KB: Are media doing a good job on these issues?
JD: "I think the blogs are doing a much better job than mainstream media on some issues. And that's because you don't have as many people to go through."
AH: "Sports media, I don't think does a thorough job in covering theses issues, and the reason is because you've got a lot of people who agree with each other."
"I'm not saying don't do it. I'm just saying there are consequences."
GH: Speak out if you want. "If you don't have anything to say, that's okay too."
"If you recognize the humanity in athletes, it's a lot easier for you to not look up at them as freedom fighters. They're mostly guys in their 20s like me who don't know shit about shit."
AH: "I think a lot of the media's very lazy." See one guy write about it, everyone else does
"It's a very superficial analysis. That's what you get on a lot of these issues."
CZ: Calls AH out for "lazy opinion" on Michael Sam
JD: Expansion of the media improves coverage, different perspectives represented
KB: How do we be more proactive?
GH: "Be less white, be less male, be less old."
"It's not like Ferguson's the first time a black dude got killed."

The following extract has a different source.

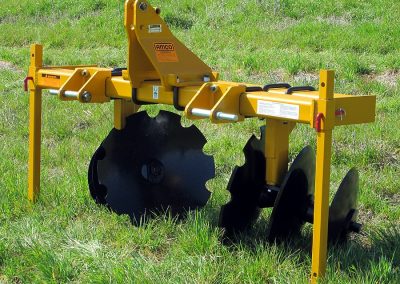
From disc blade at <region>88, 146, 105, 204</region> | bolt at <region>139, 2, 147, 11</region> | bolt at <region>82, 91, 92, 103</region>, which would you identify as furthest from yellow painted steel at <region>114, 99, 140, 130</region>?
bolt at <region>139, 2, 147, 11</region>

Video catches mainstream interest, forces action
"We all fucking knew what happened."
AH: To be proactive, news organizations need to invest. Video is reactive, cheap.
JD: Idea that convictions require video "It's doing a huge injustice in our society."
AH: "It can be very expensive to do an investigation the right way."
Blogs With Balls' Don Povia ended with: "This is why we do this, to have conversations like this."